Topical corticosteroids, antihistamines, and antimicrobials were ineffective in our case. NB-UVB therapy is a tolerant and effective treatment for children with AD.1 NB-UVB inhibits immunological reactions and has anti-inflammatory and anti-bacterial effects. It also recovers skin barrier defects.2 Therefore, NB-UVB therapy is a tolerant and economical treatment for children with AD. Moreover, it inhibits immune reactions, cytotoxic effects, cis-urocanic induction, and decreases Langerhans cells, antigen presentation, NK cell activity, and apoptosis of T cells and keratinocytes.3 However, the side effects of NB-UVB include erythema, reactivation of herpes simplex, and polymorphous light eruption.
Delgocitinib, a Janus kinase (JAK) inhibitor, is useful for treating AD.4 It is available for children with AD with ages more than 2 years old.5 It inhibits IL-4, IL-13, and IL-31,6 resulting in the relief of pruritus.
In our case, the patient did not respond to topical corticosteroids, antihistamines, or oral antimicrobials. We preferred NB-UVB and topical delgocitinib treatments. We speculated that the synergistic effects of NB-UVB and delgocitinib improved the refractory nummular eczema.

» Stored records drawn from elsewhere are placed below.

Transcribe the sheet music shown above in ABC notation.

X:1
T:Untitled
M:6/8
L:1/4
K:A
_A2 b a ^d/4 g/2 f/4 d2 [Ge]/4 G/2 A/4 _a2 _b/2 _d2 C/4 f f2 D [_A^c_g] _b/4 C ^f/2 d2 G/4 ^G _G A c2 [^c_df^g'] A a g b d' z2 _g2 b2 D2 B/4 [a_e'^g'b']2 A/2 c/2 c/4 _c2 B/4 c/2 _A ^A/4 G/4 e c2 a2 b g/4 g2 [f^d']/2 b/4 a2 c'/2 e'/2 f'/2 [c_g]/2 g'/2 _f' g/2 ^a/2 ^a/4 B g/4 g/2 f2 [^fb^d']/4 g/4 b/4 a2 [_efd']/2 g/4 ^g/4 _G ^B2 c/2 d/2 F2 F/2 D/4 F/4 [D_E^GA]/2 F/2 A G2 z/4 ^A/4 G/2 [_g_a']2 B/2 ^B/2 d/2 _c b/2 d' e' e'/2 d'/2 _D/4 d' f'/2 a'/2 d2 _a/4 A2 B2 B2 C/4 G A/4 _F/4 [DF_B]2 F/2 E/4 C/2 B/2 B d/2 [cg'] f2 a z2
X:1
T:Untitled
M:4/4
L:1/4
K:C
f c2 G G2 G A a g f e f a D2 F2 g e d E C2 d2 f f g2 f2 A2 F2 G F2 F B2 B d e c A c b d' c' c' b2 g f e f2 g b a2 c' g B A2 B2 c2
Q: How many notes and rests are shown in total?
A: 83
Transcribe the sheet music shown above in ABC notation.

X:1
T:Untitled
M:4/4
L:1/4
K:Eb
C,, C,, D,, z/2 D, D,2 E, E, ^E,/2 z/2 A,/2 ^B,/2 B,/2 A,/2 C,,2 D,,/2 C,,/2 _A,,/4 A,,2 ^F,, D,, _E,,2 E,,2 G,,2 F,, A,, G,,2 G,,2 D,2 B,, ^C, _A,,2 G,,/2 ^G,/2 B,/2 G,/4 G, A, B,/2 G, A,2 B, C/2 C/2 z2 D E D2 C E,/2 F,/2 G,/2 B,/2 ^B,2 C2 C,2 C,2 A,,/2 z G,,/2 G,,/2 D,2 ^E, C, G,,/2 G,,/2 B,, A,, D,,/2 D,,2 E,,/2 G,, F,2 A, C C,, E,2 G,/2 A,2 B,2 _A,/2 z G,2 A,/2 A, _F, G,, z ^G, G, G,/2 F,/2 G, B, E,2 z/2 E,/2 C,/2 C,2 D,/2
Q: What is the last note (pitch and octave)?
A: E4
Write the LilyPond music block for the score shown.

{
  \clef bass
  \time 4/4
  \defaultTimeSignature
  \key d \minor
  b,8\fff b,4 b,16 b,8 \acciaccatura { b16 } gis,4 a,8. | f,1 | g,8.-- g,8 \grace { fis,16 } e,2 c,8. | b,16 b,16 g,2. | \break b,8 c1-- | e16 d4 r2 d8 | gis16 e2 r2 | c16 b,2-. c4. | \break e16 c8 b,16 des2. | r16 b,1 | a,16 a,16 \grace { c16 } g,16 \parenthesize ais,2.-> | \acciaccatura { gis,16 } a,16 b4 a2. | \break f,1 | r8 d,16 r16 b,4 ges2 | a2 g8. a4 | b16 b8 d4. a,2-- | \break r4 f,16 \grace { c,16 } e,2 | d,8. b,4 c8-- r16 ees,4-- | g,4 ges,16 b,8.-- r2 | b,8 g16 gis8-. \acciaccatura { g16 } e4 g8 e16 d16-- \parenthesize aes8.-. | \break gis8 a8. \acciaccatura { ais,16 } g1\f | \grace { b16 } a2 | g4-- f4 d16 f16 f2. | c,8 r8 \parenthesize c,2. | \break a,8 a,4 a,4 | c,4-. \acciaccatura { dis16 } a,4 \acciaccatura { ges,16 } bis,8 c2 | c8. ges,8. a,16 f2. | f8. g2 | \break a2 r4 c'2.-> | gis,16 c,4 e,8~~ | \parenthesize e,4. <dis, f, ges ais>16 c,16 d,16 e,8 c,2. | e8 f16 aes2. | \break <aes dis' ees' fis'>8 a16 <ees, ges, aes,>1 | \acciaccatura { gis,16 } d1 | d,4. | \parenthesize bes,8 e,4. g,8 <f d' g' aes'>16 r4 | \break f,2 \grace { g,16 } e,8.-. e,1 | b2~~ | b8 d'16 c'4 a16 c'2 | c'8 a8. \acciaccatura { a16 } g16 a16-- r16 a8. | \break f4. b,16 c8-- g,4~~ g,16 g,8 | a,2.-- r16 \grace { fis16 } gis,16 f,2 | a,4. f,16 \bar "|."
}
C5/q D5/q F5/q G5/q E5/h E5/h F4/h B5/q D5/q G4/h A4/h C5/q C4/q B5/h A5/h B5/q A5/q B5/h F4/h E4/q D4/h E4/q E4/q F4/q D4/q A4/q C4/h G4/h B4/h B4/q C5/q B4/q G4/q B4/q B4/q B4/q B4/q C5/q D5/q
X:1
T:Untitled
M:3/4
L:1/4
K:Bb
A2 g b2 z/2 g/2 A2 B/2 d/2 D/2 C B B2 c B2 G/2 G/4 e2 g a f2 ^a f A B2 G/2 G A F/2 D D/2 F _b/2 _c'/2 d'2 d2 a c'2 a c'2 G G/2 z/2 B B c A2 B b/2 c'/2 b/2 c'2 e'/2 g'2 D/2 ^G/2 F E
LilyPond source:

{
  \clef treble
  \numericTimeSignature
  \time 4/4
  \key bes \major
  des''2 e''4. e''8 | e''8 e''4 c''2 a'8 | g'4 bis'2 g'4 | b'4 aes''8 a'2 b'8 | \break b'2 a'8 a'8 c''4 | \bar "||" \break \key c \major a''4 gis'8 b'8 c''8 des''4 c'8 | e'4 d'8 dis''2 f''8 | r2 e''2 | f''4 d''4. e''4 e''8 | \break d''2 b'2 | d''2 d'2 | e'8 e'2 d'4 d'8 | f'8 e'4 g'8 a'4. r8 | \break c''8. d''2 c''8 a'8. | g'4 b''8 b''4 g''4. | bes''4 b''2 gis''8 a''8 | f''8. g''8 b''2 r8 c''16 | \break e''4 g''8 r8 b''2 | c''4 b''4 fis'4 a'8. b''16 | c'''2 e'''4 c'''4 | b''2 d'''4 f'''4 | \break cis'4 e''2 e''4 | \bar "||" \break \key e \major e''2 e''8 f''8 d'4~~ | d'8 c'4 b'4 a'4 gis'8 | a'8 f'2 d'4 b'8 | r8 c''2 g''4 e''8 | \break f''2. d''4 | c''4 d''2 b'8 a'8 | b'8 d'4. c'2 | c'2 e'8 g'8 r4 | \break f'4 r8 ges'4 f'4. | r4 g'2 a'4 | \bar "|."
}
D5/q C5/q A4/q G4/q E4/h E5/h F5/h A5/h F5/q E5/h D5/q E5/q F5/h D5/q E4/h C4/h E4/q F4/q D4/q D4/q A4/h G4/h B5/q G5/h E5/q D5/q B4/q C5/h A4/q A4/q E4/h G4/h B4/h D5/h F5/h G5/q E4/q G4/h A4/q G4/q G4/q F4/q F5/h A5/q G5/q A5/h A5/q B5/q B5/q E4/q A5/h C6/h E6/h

In our case, to reduce the risk, we should have tried to use topical delgocitinib alone at first. Additionally, the safety of long-term NB treatment for children has not been established. Therefore, targeted phototherapy was more preferable to use for children to minimize the risk. Moreover, the safety of the combination of NB and topical delgocitinib has not been established in safety for the risk of skin tumor.7 Therefore, the careful observation in our case should be necessary in the future.
In conclusion, NB-UVB and topical delgocitinib are possible alternative treatments for refractory nummular eczema in children. Further studies on such cases must be accumulated in the future.
The authors declare no conflict of interest.
Approval of the research protocol: N/A
Informed Consent: Written informed consent was obtained from the patient's mother.
Registry and the Registration No. of the study/trial: N/A.